• _SEITENTEXT_:

Für Schaden-Schätzungen sei es noch zu früh, sagten Sprecher der Rückversicherer nahezu gleichlautend. Inwieweit sie für die Schäden des jüngsten Erdbebens geradestehen müssen, bleibt damit offen. Die Hannover Rück hat ihre Versicherungsrisiken laut einer Sprecherin teilweise an andere Rückversicherer und in Form einer Katastrophenanleihe an den Kapitalmarkt abgeben. Dies werde die Belastung des Unternehmens reduzieren. Die konkrete Belastung sei noch nicht absehbar, zumal das Beben durch den folgenden Tsunami auch in anderen Teilen der Welt noch Zerstörung anrichten könne.
Bei etwa 80 Prozent der versicherten Schäden handle es sich voraussichtlich um Sachschäden. Die private Unfallversicherung sei weniger betroffen. Japan hat eine hohe Versicherungsdichte. Weil dort häufig die Erde bebt, haben sich die Japaner gegen solche Schäden umfangreich abgesichert. Eine Sprecherin von Europas größtem Versicherungskonzern Allianz sagte, derzeit kümmere man sich um die Kunden und die eigenen Mitarbeiter vor Ort.
Sibylle Steimen, Seismologin der Allianz-Rückversicherung, dämpfte nur ein wenig den Schrecken. „Hätte es ein vergleichbares Beben in einem weniger entwickelten Land gegeben, dann wären die Schäden vermutlich schlimmer“, sagte sie der Nachrichtenagentur dpa. In Japan gebe es hohe Standards bei der Katastrophenbekämpfung. „Der Tsunami ist eine ganz andere Sache, der hat Schäden angerichtet.“ Japan besitze aber einen funktionierenden Tsunami-Warndienst, die höchste Warnstufe sei sofort ausgelöst worden.
Auch durch die reine Erschütterung seien Schäden entstanden. Fabriken sind ausgebrannt, Wohnhäuser zerstört. Allerdings: „Die Baustandards in Japan sind sehr hoch“, sagte Steimen. Die Normen seien so ausgelegt, dass die Häuser im Falle eines Bebens stehenbleiben. Vor allem Hochhäuser bauten Energie ab, indem sie schwingen und elastisch reagieren. „Die großen Gebäude sind für sehr starke Erdbeben ausgelegt.“
Bei großen Naturkatastrophen dauert es oft Wochen, bis die Versicherungsunternehmen ihre eigene Belastung einschätzen können. Bei dem schweren Erdbeben in Chile Anfang 2010 waren es vor allem die Schäden der Industrie, die die Katastrophe für die Versicherer teuer machte. Die Munich Re musste am Ende eine Milliarde US-Dollar auf den Tisch legen. Erstversicherer geben Teile der von ihnen versicherten Risiken an Rückversicherer ab, damit die Schäden im Falle einer Katastrophe kein einzelnes Unternehmen in die Tiefe reißen. Großkunden haben ihre Verträge teilweise direkt bei Rückversicherern abgeschlossen.

• _AUFGABE 1_:
Beantworten Sie anhand des Seitentexts:
(a) Welcher Anteil der versicherten Schäden sind voraussichtlich Sachschäden?
(b) Welche Funktion hat Sibylle Steimen?
(c) Welchen Betrag musste die Munich Re nach dem Erdbeben in Chile Anfang 2010 am Ende zahlen?
• _AUFGABE 2_: Schreiben Sie den Abschnitt des Seitentexts zwischen „Bei etwa 80“ und „Mitarbeiter vor Ort.“ (beide einschließlich) wortgetreu ab.

• _EXTRAHIERTE EINTRÄGE_:
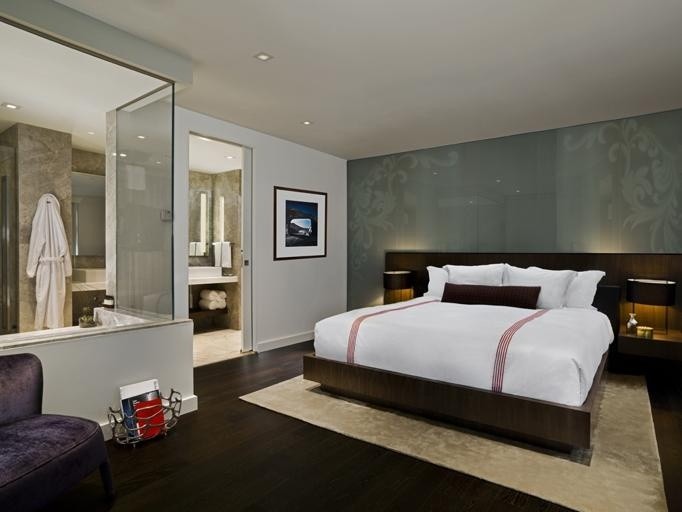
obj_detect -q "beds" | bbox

...

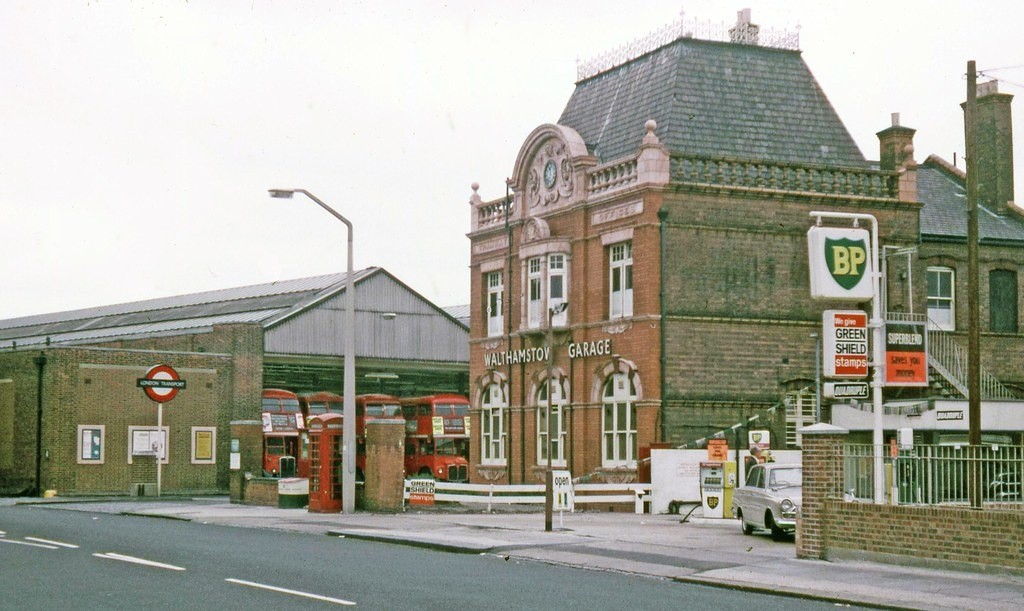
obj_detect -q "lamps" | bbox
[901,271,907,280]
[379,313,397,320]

• _ANTWORT 1_:
(a) Etwa 80 Prozent
(b) Sie ist Seismologin der Allianz-Rückversicherung.
(c) Eine Milliarde US-Dollar

• _ANTWORT 2_:
Bei etwa 80 Prozent der versicherten Schäden handle es sich voraussichtlich um Sachschäden. Die private Unfallversicherung sei weniger betroffen. Japan hat eine hohe Versicherungsdichte. Weil dort häufig die Erde bebt, haben sich die Japaner gegen solche Schäden umfangreich abgesichert. Eine Sprecherin von Europas größtem Versicherungskonzern Allianz sagte, derzeit kümmere man sich um die Kunden und die eigenen Mitarbeiter vor Ort.